## Record excerpts
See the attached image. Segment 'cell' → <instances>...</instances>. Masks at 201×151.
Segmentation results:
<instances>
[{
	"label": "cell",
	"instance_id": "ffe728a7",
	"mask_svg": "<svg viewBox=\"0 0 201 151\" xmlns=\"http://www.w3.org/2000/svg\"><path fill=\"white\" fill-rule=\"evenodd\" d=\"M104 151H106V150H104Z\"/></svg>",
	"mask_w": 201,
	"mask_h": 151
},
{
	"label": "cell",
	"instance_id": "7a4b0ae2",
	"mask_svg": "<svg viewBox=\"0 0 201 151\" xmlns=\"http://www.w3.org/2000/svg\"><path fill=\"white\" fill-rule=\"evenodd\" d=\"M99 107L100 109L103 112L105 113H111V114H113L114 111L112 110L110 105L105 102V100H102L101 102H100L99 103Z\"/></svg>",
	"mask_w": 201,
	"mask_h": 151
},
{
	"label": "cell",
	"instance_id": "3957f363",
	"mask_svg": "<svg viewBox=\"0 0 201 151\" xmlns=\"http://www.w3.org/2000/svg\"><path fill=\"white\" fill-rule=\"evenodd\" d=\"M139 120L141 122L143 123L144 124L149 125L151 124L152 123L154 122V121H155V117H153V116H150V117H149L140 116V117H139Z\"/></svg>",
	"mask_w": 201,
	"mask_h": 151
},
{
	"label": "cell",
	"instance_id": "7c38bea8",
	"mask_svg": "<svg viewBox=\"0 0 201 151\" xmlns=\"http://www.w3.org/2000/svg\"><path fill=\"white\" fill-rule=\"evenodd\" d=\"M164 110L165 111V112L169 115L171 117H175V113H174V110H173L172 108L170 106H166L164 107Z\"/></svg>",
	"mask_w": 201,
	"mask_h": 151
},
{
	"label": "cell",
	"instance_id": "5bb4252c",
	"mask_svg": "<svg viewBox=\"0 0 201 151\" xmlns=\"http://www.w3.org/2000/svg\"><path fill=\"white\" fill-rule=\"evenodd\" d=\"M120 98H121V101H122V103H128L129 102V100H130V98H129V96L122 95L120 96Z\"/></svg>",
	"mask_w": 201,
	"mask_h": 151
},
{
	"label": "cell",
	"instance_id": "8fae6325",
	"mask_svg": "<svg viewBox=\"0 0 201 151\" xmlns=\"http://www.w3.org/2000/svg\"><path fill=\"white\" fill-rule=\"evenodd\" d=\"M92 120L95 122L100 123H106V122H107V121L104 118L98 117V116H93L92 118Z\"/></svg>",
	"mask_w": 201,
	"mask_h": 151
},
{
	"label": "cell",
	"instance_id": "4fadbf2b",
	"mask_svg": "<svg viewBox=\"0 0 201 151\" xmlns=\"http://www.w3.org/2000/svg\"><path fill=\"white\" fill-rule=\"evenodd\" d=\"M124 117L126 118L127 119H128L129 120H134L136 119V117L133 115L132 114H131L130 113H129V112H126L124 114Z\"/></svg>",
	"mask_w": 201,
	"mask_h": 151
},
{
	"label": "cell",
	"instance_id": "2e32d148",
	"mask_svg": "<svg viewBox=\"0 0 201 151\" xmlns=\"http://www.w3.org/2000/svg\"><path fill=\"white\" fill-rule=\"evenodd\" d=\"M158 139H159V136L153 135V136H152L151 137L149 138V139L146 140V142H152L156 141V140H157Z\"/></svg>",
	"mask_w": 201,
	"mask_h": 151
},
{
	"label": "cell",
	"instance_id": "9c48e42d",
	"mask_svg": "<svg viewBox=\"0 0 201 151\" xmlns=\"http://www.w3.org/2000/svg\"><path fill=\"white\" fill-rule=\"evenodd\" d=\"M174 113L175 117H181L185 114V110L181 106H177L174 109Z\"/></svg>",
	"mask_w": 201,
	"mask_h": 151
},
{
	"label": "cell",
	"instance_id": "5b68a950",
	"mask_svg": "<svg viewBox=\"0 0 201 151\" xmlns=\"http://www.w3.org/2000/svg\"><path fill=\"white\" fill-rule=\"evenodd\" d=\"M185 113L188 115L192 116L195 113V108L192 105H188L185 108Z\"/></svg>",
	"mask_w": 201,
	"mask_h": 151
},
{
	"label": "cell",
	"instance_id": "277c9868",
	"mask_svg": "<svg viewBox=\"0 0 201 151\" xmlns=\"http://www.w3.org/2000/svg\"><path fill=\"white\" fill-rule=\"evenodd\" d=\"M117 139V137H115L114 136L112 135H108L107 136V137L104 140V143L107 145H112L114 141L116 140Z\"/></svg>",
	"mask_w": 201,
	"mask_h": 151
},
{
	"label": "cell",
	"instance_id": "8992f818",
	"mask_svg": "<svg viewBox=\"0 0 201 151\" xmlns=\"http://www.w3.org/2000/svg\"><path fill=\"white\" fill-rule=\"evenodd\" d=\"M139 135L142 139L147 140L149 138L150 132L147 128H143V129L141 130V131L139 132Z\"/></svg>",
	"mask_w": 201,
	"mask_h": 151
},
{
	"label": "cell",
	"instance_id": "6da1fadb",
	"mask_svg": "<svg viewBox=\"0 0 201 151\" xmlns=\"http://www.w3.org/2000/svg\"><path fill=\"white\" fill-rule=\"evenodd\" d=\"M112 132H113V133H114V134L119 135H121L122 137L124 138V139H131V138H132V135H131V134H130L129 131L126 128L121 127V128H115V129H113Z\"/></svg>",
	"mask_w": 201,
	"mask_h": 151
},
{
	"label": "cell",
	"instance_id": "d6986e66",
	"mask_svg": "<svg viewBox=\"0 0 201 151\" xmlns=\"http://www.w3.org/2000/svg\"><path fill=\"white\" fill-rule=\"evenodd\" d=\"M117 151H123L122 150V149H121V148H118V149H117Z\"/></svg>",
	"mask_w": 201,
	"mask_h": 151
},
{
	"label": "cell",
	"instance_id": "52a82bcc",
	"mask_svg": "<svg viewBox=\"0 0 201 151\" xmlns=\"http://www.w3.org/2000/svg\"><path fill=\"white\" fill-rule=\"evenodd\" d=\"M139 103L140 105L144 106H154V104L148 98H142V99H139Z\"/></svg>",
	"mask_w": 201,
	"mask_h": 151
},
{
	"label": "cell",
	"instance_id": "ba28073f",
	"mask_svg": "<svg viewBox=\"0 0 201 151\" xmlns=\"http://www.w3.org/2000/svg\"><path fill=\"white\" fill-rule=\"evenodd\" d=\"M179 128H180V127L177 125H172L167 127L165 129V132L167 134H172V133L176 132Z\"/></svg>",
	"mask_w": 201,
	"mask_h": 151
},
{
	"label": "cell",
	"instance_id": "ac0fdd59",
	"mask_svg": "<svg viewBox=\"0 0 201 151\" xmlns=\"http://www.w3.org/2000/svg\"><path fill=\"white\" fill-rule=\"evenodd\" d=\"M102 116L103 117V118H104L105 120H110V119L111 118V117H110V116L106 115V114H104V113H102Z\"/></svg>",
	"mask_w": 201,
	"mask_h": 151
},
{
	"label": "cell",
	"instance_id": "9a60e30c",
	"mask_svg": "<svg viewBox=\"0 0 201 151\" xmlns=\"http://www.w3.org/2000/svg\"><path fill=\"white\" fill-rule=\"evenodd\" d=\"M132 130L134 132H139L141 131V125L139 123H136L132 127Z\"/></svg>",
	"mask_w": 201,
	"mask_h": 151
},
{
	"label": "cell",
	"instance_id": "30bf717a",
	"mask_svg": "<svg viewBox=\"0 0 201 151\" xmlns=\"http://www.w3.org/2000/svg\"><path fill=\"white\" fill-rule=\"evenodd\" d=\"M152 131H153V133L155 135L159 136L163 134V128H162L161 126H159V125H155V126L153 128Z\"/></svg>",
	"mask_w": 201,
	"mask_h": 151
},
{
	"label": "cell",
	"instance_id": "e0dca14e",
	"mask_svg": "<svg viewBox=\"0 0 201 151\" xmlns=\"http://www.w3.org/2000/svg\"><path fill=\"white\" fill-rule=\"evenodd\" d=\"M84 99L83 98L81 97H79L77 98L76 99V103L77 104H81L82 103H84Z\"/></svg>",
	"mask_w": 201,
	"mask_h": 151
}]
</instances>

* * *

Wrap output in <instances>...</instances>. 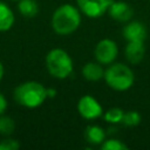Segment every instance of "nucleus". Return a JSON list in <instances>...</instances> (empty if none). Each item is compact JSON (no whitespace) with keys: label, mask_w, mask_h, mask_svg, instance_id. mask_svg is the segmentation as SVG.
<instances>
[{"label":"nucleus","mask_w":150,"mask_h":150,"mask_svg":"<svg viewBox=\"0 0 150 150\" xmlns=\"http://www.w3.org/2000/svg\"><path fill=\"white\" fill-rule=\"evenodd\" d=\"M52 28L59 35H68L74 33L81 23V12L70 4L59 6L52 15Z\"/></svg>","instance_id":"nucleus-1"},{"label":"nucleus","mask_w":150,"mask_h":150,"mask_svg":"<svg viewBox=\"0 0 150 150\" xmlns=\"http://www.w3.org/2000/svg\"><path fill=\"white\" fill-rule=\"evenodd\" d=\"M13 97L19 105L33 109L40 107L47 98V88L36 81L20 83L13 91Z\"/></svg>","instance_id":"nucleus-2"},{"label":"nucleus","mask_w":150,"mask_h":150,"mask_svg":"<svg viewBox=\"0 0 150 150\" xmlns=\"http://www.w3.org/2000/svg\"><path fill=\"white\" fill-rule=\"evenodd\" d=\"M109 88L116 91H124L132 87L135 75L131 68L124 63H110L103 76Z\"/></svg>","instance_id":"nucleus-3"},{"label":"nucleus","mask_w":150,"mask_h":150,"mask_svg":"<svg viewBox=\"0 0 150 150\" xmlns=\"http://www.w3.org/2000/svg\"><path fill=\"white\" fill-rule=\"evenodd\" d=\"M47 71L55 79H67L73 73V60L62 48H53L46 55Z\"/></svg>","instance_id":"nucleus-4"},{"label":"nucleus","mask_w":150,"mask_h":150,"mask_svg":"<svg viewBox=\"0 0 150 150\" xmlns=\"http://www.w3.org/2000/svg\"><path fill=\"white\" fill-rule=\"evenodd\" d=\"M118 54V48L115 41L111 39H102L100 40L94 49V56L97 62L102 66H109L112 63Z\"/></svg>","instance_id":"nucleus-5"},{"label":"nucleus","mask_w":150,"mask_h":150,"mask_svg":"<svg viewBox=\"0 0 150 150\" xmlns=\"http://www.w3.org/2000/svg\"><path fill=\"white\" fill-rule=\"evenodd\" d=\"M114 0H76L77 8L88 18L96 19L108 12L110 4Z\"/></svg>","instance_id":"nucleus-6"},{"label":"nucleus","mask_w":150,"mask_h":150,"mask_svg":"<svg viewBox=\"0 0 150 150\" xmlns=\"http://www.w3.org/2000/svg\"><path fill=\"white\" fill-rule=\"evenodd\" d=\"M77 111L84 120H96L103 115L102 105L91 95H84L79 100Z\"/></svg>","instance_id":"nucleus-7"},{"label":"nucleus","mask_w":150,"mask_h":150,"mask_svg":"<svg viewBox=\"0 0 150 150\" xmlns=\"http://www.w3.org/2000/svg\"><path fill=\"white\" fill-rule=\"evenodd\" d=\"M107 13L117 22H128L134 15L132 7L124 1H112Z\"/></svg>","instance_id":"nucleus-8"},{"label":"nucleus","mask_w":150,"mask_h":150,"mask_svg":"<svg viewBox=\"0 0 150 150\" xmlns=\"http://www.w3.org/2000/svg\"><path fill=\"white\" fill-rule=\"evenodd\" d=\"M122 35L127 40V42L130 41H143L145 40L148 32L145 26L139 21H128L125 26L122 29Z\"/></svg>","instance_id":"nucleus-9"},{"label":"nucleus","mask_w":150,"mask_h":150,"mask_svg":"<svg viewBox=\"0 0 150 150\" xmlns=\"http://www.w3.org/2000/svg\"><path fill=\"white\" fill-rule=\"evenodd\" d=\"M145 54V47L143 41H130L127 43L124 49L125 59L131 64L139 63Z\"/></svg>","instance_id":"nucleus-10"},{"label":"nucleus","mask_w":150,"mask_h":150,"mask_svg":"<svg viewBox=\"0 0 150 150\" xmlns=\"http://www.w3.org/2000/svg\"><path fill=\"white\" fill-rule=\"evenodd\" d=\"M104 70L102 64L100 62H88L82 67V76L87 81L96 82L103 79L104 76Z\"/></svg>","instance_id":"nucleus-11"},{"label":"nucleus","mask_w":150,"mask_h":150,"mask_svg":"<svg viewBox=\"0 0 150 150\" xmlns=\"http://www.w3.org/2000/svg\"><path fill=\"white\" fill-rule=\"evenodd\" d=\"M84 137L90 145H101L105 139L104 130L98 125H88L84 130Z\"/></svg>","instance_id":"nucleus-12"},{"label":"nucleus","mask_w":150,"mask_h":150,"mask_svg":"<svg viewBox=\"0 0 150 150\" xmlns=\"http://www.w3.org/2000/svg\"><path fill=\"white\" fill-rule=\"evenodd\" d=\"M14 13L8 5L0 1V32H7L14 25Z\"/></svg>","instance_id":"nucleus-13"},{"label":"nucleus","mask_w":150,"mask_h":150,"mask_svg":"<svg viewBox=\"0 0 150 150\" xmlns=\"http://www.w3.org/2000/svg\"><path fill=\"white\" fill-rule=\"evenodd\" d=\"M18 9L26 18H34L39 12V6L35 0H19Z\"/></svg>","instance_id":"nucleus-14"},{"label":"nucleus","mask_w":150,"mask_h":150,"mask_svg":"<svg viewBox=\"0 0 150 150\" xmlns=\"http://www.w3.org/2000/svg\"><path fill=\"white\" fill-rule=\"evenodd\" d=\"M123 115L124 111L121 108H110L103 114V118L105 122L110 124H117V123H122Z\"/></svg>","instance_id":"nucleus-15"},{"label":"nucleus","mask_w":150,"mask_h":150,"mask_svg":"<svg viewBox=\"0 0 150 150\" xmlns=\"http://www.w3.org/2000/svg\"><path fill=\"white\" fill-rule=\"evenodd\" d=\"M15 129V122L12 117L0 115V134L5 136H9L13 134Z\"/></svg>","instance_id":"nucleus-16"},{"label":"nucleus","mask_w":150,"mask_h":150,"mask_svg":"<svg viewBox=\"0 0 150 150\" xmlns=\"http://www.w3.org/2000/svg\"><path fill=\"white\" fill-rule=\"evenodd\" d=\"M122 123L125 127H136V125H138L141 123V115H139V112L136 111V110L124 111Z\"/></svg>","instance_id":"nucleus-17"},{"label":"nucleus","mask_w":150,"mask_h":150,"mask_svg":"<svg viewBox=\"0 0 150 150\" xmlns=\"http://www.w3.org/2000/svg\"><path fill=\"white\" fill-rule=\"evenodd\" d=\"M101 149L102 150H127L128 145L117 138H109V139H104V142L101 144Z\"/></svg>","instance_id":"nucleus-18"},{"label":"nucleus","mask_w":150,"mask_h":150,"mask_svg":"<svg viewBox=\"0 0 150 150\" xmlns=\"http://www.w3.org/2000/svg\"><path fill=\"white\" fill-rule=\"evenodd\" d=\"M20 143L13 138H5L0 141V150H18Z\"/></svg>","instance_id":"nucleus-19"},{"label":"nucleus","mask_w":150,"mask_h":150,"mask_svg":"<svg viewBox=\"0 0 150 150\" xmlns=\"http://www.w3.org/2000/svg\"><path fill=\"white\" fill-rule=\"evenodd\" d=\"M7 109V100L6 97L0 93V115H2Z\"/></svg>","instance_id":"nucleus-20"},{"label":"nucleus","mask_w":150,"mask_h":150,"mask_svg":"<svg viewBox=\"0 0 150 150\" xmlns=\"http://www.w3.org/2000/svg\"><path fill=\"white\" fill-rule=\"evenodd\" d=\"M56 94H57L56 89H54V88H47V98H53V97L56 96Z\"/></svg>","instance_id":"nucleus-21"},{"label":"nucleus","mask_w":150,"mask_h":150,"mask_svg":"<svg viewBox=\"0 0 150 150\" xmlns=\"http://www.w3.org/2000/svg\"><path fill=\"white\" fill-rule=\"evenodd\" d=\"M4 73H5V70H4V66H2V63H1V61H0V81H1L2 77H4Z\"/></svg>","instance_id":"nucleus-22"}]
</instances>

---

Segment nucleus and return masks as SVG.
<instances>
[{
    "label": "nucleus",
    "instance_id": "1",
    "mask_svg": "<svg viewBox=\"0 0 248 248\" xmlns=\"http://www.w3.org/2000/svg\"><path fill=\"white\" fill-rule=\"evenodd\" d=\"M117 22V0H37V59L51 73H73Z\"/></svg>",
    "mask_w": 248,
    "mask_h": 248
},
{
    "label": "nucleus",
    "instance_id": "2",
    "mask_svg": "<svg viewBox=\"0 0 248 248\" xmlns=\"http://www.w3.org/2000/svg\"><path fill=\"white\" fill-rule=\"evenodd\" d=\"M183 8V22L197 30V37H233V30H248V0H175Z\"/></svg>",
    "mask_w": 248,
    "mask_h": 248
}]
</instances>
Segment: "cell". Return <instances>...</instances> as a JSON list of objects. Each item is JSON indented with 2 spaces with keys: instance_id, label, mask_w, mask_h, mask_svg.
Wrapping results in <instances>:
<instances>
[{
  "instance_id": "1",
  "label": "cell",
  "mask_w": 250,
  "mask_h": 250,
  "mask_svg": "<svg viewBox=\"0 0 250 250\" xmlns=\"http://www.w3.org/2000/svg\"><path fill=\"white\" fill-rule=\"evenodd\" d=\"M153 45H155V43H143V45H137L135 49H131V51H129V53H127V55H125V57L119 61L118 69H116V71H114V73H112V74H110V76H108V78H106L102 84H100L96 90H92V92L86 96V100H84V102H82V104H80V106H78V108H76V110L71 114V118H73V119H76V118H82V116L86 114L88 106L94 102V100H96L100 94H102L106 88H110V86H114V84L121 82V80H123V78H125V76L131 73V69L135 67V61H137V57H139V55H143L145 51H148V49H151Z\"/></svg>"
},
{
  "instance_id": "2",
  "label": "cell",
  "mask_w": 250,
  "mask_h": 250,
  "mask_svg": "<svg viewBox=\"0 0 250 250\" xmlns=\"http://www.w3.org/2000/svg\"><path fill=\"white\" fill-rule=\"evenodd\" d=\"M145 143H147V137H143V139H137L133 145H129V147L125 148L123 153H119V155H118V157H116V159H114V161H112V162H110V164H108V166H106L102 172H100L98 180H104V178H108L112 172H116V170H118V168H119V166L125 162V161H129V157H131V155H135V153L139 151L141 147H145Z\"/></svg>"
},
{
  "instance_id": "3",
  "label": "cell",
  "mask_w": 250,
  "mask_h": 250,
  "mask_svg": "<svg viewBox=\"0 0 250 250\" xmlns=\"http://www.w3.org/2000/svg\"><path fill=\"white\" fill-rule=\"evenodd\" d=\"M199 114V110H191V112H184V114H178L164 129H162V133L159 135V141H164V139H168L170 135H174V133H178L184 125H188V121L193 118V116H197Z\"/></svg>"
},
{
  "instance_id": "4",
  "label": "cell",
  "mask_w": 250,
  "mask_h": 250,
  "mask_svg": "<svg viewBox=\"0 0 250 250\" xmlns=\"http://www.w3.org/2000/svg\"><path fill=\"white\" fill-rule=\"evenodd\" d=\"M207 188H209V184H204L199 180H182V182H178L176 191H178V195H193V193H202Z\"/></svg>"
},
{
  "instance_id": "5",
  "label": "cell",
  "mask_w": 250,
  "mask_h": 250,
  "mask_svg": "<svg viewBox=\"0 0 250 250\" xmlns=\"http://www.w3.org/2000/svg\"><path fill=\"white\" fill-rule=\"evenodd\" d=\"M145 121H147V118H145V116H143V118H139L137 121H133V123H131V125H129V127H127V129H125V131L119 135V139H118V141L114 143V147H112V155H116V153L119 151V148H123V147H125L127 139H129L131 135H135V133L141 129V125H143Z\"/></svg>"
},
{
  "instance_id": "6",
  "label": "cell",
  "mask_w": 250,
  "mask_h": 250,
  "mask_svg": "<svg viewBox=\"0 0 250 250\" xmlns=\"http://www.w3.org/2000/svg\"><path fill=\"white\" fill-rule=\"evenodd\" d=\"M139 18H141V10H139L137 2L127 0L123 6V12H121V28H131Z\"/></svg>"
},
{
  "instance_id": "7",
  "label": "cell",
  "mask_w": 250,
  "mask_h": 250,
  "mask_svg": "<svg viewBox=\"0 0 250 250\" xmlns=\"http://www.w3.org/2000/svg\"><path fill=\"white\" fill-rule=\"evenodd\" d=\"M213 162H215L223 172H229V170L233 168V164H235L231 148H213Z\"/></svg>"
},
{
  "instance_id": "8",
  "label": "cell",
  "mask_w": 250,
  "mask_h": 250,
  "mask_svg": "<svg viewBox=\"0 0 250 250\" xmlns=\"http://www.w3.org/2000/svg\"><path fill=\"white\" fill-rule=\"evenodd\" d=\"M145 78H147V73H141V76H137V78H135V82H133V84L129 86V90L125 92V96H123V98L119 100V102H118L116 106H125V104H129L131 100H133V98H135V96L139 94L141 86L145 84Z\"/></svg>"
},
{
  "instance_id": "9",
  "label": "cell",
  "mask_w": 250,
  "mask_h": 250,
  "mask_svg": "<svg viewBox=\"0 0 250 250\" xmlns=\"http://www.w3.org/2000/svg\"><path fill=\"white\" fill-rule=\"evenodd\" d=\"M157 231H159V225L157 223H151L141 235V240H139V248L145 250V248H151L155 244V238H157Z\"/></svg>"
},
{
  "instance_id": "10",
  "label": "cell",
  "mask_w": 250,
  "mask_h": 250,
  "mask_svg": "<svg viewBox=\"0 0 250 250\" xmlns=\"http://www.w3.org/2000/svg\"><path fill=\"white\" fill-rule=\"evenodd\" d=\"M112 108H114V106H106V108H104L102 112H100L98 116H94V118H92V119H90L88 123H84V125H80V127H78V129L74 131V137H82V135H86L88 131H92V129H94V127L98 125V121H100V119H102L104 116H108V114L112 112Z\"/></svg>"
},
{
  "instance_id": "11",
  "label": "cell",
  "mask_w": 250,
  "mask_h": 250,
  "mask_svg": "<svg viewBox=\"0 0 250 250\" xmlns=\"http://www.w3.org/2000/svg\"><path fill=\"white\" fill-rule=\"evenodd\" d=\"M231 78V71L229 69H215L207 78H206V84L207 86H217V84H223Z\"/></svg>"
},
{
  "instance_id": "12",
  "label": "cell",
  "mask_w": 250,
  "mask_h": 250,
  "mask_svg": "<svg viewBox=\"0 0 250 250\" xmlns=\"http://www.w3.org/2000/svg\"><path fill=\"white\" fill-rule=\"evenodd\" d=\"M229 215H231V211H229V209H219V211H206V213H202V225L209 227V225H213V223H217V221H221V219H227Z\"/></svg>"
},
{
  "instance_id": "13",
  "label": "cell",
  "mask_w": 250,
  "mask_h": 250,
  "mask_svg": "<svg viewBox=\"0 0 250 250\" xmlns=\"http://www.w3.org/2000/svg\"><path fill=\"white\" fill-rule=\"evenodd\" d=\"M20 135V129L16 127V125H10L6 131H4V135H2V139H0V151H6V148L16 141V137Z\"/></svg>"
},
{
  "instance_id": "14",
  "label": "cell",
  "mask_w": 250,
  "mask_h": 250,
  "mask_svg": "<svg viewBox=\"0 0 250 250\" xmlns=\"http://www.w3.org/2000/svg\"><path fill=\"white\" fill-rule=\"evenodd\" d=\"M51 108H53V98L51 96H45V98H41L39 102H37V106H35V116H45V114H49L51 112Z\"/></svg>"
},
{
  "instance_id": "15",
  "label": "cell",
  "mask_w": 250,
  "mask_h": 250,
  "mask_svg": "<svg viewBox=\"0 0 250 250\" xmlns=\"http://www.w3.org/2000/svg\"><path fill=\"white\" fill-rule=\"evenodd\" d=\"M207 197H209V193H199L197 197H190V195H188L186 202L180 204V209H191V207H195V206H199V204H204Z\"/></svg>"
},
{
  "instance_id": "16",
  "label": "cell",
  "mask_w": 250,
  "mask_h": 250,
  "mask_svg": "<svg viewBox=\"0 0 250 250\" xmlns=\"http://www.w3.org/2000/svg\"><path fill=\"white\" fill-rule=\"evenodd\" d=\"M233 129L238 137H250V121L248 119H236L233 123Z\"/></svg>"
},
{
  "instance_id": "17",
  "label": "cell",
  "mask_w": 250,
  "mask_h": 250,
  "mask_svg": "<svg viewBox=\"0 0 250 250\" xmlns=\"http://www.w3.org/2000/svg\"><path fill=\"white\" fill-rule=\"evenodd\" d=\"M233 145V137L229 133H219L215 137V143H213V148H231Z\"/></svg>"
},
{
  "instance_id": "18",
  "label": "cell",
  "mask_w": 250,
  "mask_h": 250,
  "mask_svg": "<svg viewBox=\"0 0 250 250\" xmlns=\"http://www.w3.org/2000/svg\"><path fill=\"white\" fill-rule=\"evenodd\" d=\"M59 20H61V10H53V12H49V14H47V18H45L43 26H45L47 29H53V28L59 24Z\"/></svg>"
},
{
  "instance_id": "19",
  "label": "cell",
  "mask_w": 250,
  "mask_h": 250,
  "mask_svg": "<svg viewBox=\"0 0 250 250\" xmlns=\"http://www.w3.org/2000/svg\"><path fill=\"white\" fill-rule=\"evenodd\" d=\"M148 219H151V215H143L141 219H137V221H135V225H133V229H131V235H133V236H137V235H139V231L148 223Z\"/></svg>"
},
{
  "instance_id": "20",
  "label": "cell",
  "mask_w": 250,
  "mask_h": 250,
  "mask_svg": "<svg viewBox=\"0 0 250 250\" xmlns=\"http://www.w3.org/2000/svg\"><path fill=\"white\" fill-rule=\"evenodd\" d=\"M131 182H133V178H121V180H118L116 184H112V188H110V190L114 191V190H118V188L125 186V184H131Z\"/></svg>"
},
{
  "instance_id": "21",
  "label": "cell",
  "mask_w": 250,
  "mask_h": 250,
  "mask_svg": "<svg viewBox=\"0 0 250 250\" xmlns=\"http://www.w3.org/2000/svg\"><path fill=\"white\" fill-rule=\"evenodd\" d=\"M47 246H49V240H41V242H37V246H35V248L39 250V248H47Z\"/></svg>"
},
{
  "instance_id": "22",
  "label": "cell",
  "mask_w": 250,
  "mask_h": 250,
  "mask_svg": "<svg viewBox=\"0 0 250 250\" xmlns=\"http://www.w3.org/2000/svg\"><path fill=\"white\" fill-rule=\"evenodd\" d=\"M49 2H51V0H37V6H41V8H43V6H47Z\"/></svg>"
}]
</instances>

## Task statement
List each line of the rows above that contains the string "results", treating uppercase and lowercase as different.

## Written solution
Segmentation results:
Wrapping results in <instances>:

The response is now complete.